§ Text provided
***

Many face job uncertainty, as AI-driven automation and repeated layoffs fuel fears about the long-term viability of their roles. 

At the same time, the hiring landscape remains cautious – with companies slowing recruitment and restructuring teams, leaving employees trapped in positions that are increasingly demanding yet uncertain.

What is quiet cracking? 

Quiet cracking is the “persistent feeling of workplace unhappiness that leads to disengagement, poor performance, and an increased desire to quit,” according to a new report from cloud learning platform TalentLMS, which coined the term.

Unlike its distant cousin, quiet quitting, where employees intentionally coast by doing the bare minimum at work, those who experience quiet cracking feel trapped in their roles due to the current job market.  

According to TalentLMs’ report, more than half, 54%, of surveyed employees say they experience some level of quiet cracking. About 47% said they rarely or never feel that way.

“Unlike burnout, it doesn’t always manifest in exhaustion. Unlike quiet quitting, it doesn’t show up in performance metrics immediately. But it is just as dangerous,” the report noted. 

Kevin Judge, founder and CEO at business advisory firm iNOBL, noted that “although quiet cracking is a new term, it’s not a new thing. Disengaged employees have been a problem plaguing organizations since the dawn of time.” 

Kevin Ford, a retiree, corroborated this by explaining how he had experienced quiet cracking in a tech job 15 years ago – though the term had not been invented yet. 

He explained that “for quiet cracking to happen, two things have to be at play: There has to be a reason why you think you can’t leave the company, and there also has to be a point of dissatisfaction.”

Trapped by layoff turbulence

For Ford, there are many reasons why people will feel like it’s impossible to leave a job. In the context of recent industry layoffs during an economically uncertain time, it makes sense to him that this phenomenon is now on the rise. 

The economic environment in 2025 has been highly unstable. Surging inflation, significant increases in interest rates, and the possibility of a recession have shifted business priorities, which, in combination with layoffs, have heightened doubts about long-term career security.

Ongoing layoffs leave employees questioning not just their current roles but also their long-term prospects within the company. According to TalentLMs’ report, 82% of employees feel secure in their jobs today, but that drops to 62% when asked about their future with the company, and 38% reporting uncertainty about their jobs. 

Across the tech sector, major companies have repeatedly turned to large-scale layoffs and restructuring – ranging from Microsoft and Amazon to Google, Shopify, and Klarna –  showing the depth of workforce instability and amplifying uncertainty for employees.

Jeff Watkins, chief technology officer at CreateFuture, echoed Judge’s sentiment. He explained that “after multiple rounds of layoffs, employees can feel like the sword of Damocles is hanging over them, fearing they could be next, which leads to a loss of psychological safety and increased hyper-vigilance.”

“We’re now in an employer marketplace, employees are staying in jobs that they don’t find inspiring. Employees are desperate to have, and maintain, employment,” Judge said.

***

§ Extracted records
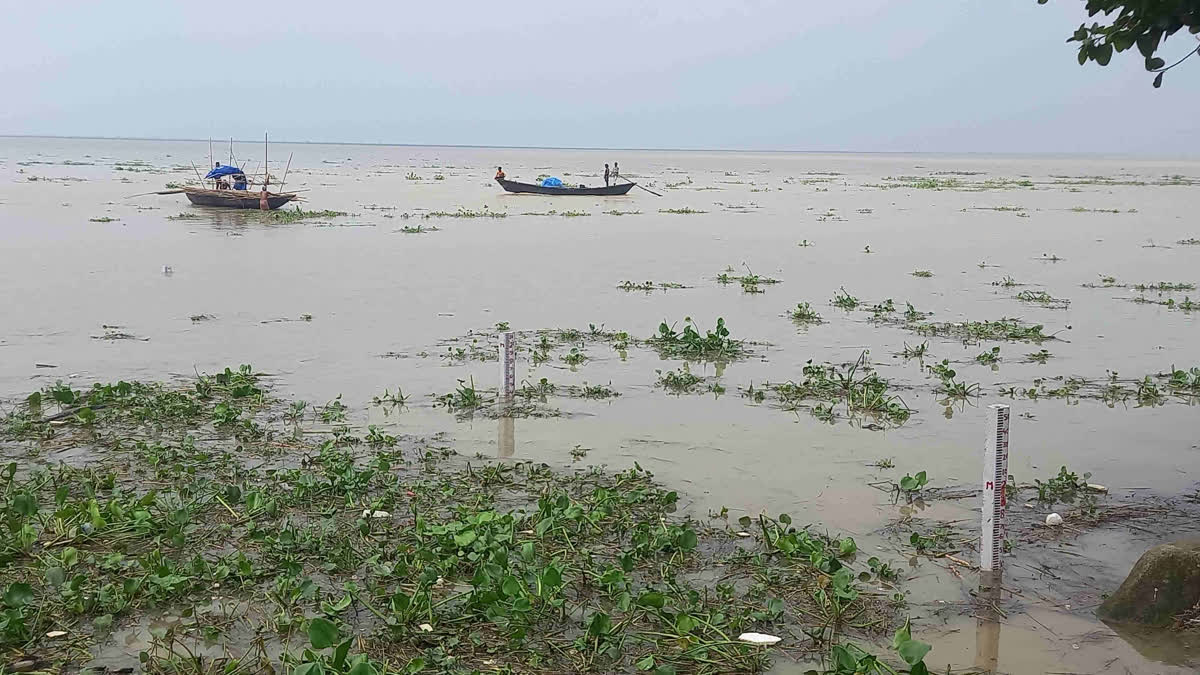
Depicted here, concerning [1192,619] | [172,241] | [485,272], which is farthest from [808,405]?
[172,241]

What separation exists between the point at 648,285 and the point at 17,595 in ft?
43.2

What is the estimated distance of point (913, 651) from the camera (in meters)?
4.27

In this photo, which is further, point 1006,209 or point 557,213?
point 1006,209

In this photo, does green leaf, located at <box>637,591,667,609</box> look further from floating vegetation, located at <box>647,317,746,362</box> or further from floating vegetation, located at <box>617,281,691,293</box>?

***

§ What you will do
A. Copy, word for word, everything in the quiet cracking article from "The economic environment" down to "about their jobs.".
B. According to the TalentLMS report cited in the quiet cracking article, what share of surveyed employees say they experience some level of quiet cracking?
C. Write what comes next in the quiet cracking article, picking up after its final paragraph.
The data shown above is separate material and has nothing to do with the article on quiet cracking.

§ Results for each task
A.
The economic environment in 2025 has been highly unstable. Surging inflation, significant increases in interest rates, and the possibility of a recession have shifted business priorities, which, in combination with layoffs, have heightened doubts about long-term career security.

Ongoing layoffs leave employees questioning not just their current roles but also their long-term prospects within the company. According to TalentLMs’ report, 82% of employees feel secure in their jobs today, but that drops to 62% when asked about their future with the company, and 38% reporting uncertainty about their jobs.

B. 54% of surveyed employees.

C.
Instead of anticipating a clear path forward, they face an uncertain future, concentrating on short-term goals, self-preservation, and keeping themselves out of the spotlight. 

“So what do people do in this situation? They put their head down, do the work that’s asked of them and try to fly under the radar so they can keep their job,” Judge said. 

The AI dilemma

For Ford, the second driver of quiet cracking was uncertainty about whether he was still adding value to his work and the company – a concern that, in today’s tech sector, often arises in the context of AI adoption.

Judge explained that “when people provide value, they have a strong sense of self worth, happiness increases, and so does engagement.” 

Watkins believes that the AI adoption into the software life cycle has left developers with a feeling of displacement due to their valuable visible tasks like coding, testing, reviews, docs, and deployments now being completed faster with AI handling the simpler parts, and, in some cases, entirely being automated by AI. He added that this sometimes makes human input feel less earned.

“The satisfaction of solving some problems from first principles has been replaced by pasting a prompt and reviewing generated output,” Watkins added. 

“This then leads to ambiguity around what real work really consists of, are developers consigned to being custodians of AI agents, reviewing their code, acting more as an SME than a developer?” he added. 

The warning signs of quiet cracking

To prevent quiet cracking within their teams, industry experts advise managers to watch for behavioral warning signs in employees.

According to Judge, warning signs include: 

  • Withdrawal and reduced collaboration.
  • Changes in communication style. 
  • Missed deadlines and declining quality of work. 
  • Overworking, such as overtime or taking on more than they can handle. 

“If an employee has a history of being engaged such as volunteering for projects or opportunities, speaking up in meetings, sharing ideas, being innovative, spending extra time on work related items, and now seems to be doing less, volunteering less, getting by in their work, becoming quiet, doing ‘just enough’, then they might just be quiet cracking,” Judge added.

What can managers do?

All is not lost – managers can rise to the challenge and support employees showing early signs of quiet cracking.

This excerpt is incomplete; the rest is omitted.